== DOCUMENT PASSAGE ==
┏━━

Ceph Storage Performance

felixheilig

Member
Jul 6, 2021
11
0
6
26
Hello everyone,

I don't have a problem per se, but I wanted to gather some more opinions.
Here's the setup:
- 3 Proxmox nodes in a cluster.
- Hosting provider: Hetzner
- AX41-NVMe (https://www.hetzner.com/de/dedicated-rootserver/ax41-nvme/konfigurator#/)
- Specifications: AMD Ryzen™ 5 3600, 64 GB DDR4 non-ECC.

The nodes are connected to each other via 1GIG for the Proxmox cluster, and additionally, they are dedicatedly connected via 10 GIG LAN for CephStorage.
(I have confirmed through a test with iperf that I am indeed getting 10 Gbps through the connection.)

Each of the three hosts also has a 2 TB NVMe SSD for my Ceph Storage Pool.
I have obtained the following values in a VM, both on ZFS storage and Ceph storage:

ZFS:
Read:~ 1298 MB/s
Write: ~ 1191 MB/s

Ceph:

Read:~ 338 MB/s
Write: ~ 20 MB/s


Since this is my first experience with Ceph storage, I have the following question:Is this significant performance difference in read and write operations normal, or is there potential for improvement that I am overlooking?

Would adding more nodes improve the performance, or would it be irrelevant?

┗━━

== PROBLEMS AND TASKS ==
[1] In the Ceph performance post, what do you get when you write out the passage starting at "- Hosting provider: Hetzner" and ending at "LAN for CephStorage." with "DDR4" replaced by "DDR5"?
[2] What approximate write speed does the Ceph performance post report for the VM on Ceph storage?
[3] Can you carry the Ceph performance post on from its last sentence?
The entries that come after the Ceph performance post aren't needed for anything here.

== GIVEN DATA ==
┏━━

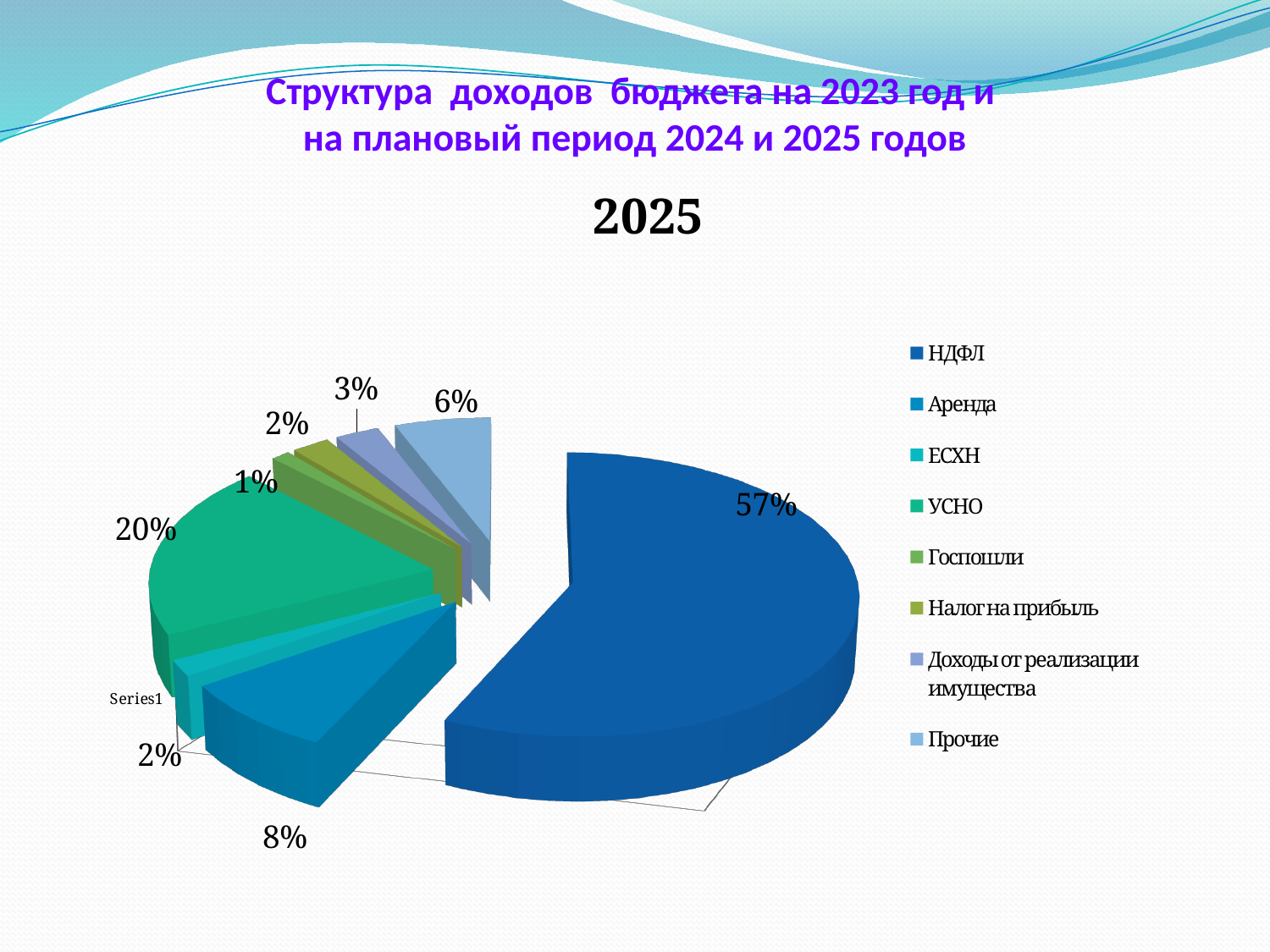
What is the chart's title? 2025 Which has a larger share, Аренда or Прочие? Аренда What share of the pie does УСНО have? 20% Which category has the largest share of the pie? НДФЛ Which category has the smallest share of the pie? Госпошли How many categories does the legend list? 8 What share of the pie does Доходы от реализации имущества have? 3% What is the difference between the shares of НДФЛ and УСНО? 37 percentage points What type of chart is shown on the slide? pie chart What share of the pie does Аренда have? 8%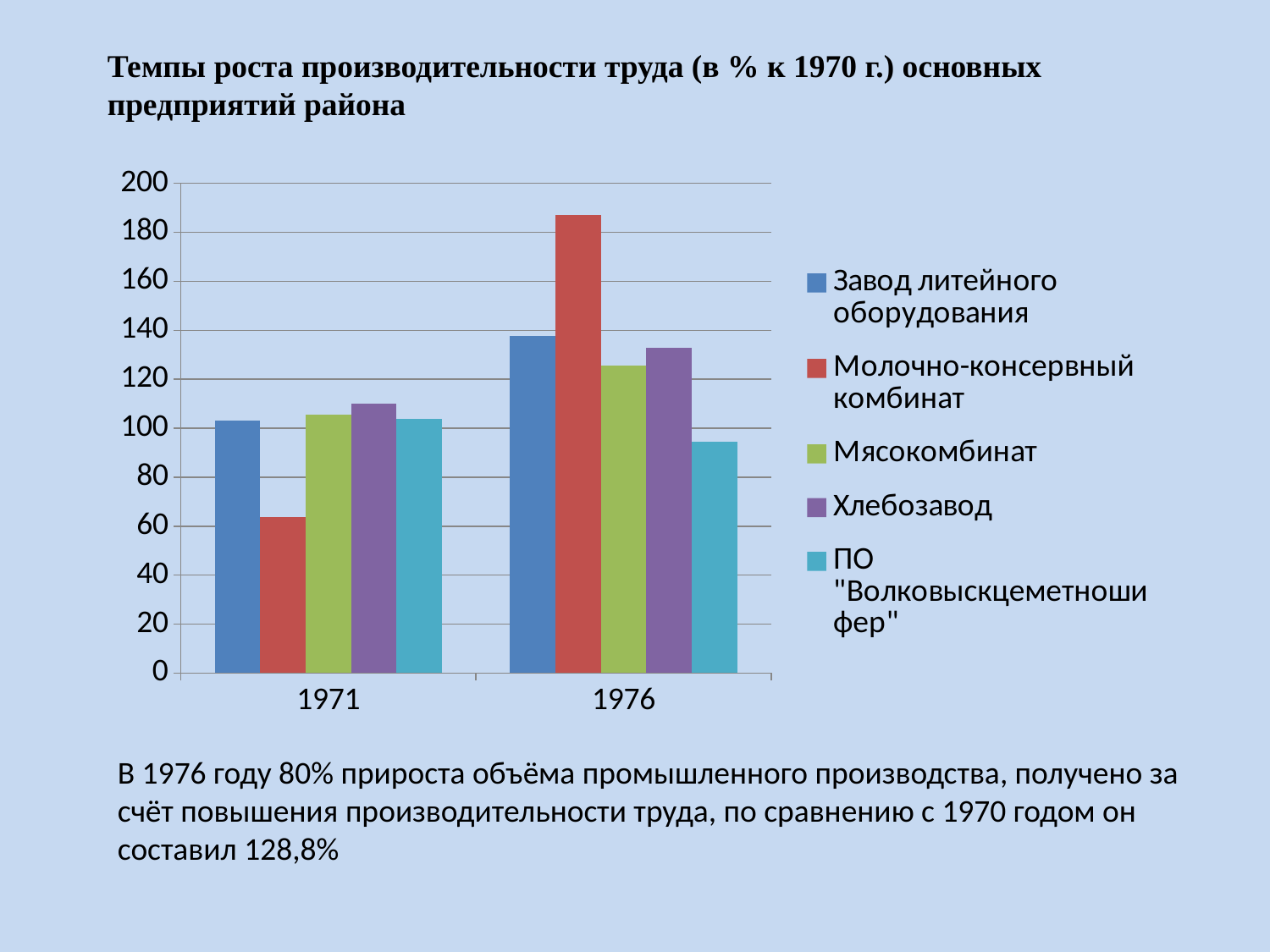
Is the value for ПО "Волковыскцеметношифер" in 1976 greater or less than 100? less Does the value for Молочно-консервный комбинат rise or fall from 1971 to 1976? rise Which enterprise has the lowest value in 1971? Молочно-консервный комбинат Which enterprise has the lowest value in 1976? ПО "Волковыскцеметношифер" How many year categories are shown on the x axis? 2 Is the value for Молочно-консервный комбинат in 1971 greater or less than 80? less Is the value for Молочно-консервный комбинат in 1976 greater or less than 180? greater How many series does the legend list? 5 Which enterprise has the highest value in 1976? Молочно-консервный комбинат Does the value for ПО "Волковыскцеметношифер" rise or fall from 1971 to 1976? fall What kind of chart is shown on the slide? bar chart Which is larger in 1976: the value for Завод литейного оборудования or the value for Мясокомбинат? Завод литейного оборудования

┗━━
┏━━

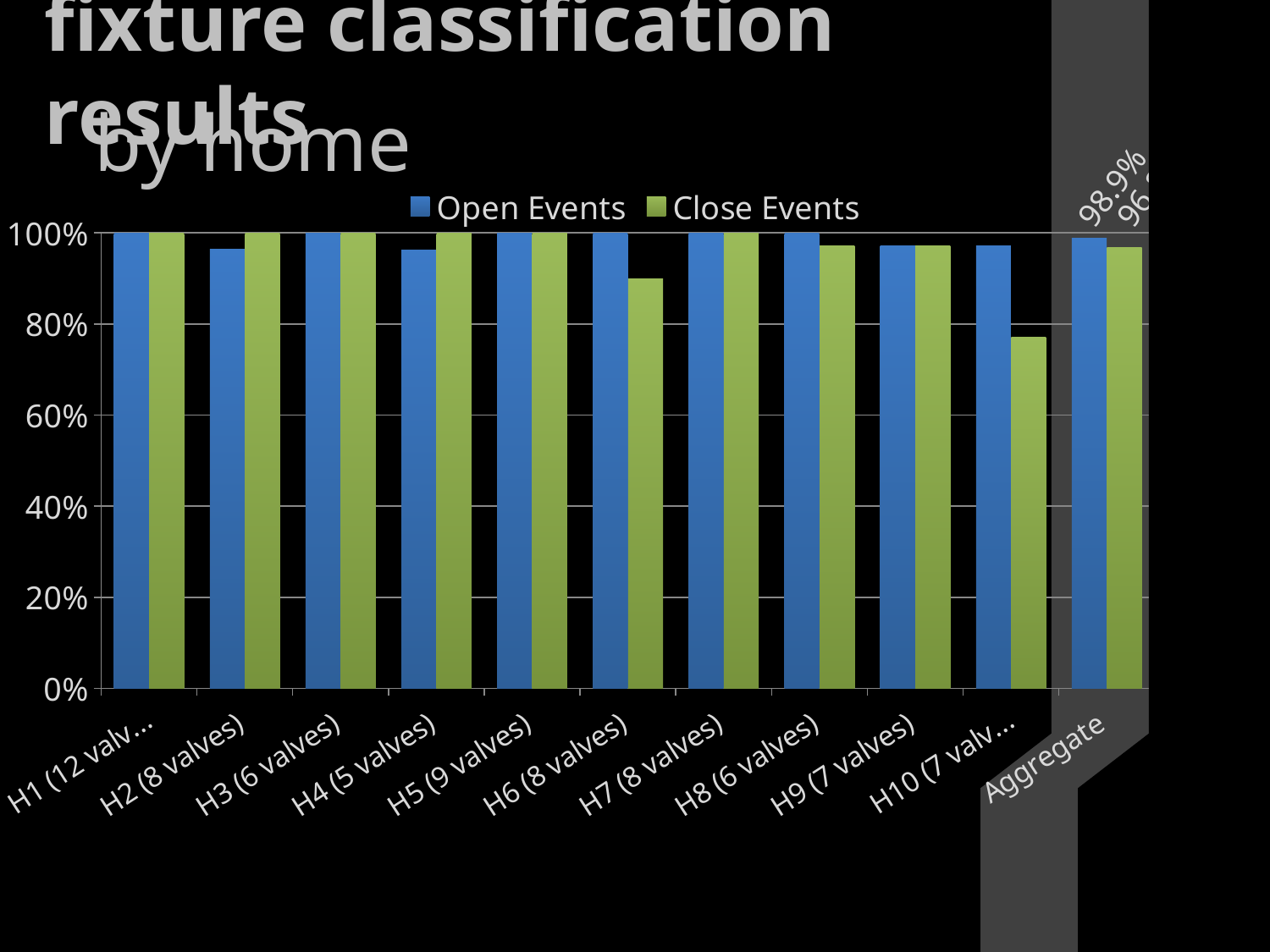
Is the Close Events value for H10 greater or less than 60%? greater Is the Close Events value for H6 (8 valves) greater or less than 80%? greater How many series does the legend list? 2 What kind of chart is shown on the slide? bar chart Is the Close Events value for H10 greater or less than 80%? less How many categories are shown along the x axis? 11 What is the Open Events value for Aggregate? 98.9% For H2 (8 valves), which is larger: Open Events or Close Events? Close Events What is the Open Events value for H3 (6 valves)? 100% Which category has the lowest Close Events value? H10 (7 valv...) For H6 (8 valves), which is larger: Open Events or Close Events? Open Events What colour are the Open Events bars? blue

┗━━

== ANSWER SET ==
[1]
- Hosting provider: Hetzner
- AX41-NVMe (https://www.hetzner.com/de/dedicated-rootserver/ax41-nvme/konfigurator#/)
- Specifications: AMD Ryzen™ 5 3600, 64 GB DDR5 non-ECC.

The nodes are connected to each other via 1GIG for the Proxmox cluster, and additionally, they are dedicatedly connected via 10 GIG LAN for CephStorage.

[2] About 20 MB/s.

[3]
Code:
[global]
     auth_client_required = cephx
     auth_cluster_required = cephx
     auth_service_required = cephx
     cluster_network = 192.168.55.0/24
     fsid = bcff2142-9dbd-4ed3-9ea9-89b0b4b97ba0
     mon_allow_pool_delete = true
     mon_host = 192.168.55.14 192.168.55.15 192.168.55.16
     ms_bind_ipv4 = true
     ms_bind_ipv6 = false
     osd_pool_default_min_size = 2
     osd_pool_default_size = 3
     public_network = 192.168.55.0/24

[client]
     keyring = /etc/pve/priv/$cluster.$name.keyring

[mds]
     keyring = /var/lib/ceph/mds/ceph-$id/keyring

[mon.Kamino04]
     public_addr = 192.168.55.14

[mon.Kamino05]
     public_addr = 192.168.55.15

[mon.Kamino06]
     public_addr = 192.168.55.16


Code:
# begin crush map
tunable choose_local_tries 0
tunable choose_local_fallback_tries 0
tunable choose_total_tries 50
tunable chooseleaf_descend_once 1
tunable chooseleaf_vary_r 1
tunable chooseleaf_stable 1
tunable straw_calc_version 1
tunable allowed_bucket_algs 54

# devices
device 0 osd.0 class ssd
device 1 osd.1 class ssd
device 2 osd.2 class ssd

# types
type 0 osd
type 1 host
type 2 chassis
type 3 rack
type 4 row
type 5 pdu
type 6 pod
type 7 room
type 8 datacenter
type 9 zone
type 10 region
type 11 root

# buckets
host Kamino04 {
    id -3        # do not change unnecessarily
    id -4 class ssd        # do not change unnecessarily
    # weight 1.86299
    alg straw2
    hash 0    # rjenkins1
    item osd.0 weight 1.86299
}
host Kamino05 {
    id -5        # do not change unnecessarily
    id -6 class ssd        # do not change unnecessarily
    # weight 1.86299
    alg straw2
    hash 0    # rjenkins1
    item osd.1 weight 1.86299
}
host Kamino06 {
    id -7        # do not change unnecessarily
    id -8 class ssd        # do not change unnecessarily
    # weight 1.86299
    alg straw2
    hash 0    # rjenkins1
    item osd.2 weight 1.86299
}
root default {
    id -1        # do not change unnecessarily
    id -2 class ssd        # do not change unnecessarily
    # weight 5.58897
    alg straw2
    hash 0    # rjenkins1
    item Kamino04 weight 1.86299
    item Kamino05 weight 1.86299
    item Kamino06 weight 1.86299
}

# rules
rule replicated_rule {
    id 0
    type replicated
    step take default
    step chooseleaf firstn 0 type host
    step emit
}

# end crush map

I am very grateful for any input.

PS: Yes, I am aware that 3 nodes are not enough to operate Ceph with full fault tolerance.
 

Attachments

  • ceph.png
    ceph.png
    90.9 KB · Views: 8
  • ZFS.png
    ZFS.png
    88.5 KB · Views: 8
Last edited:
What is the latency between the nodes? That will have an impact on Ceph as for each IO request there will be a few roundtrips over the network.

Can you post the excact models of SSDs? For example, ls -l /dev/disk/by-id should list them.
 
"2 TB NVMe SSD for my Ceph Storage Pool."

what is your nvme model ?
(consumer ssd will have bad performance for small 4k writes for both ceph && zfs, but for big 1M write , it should be ok)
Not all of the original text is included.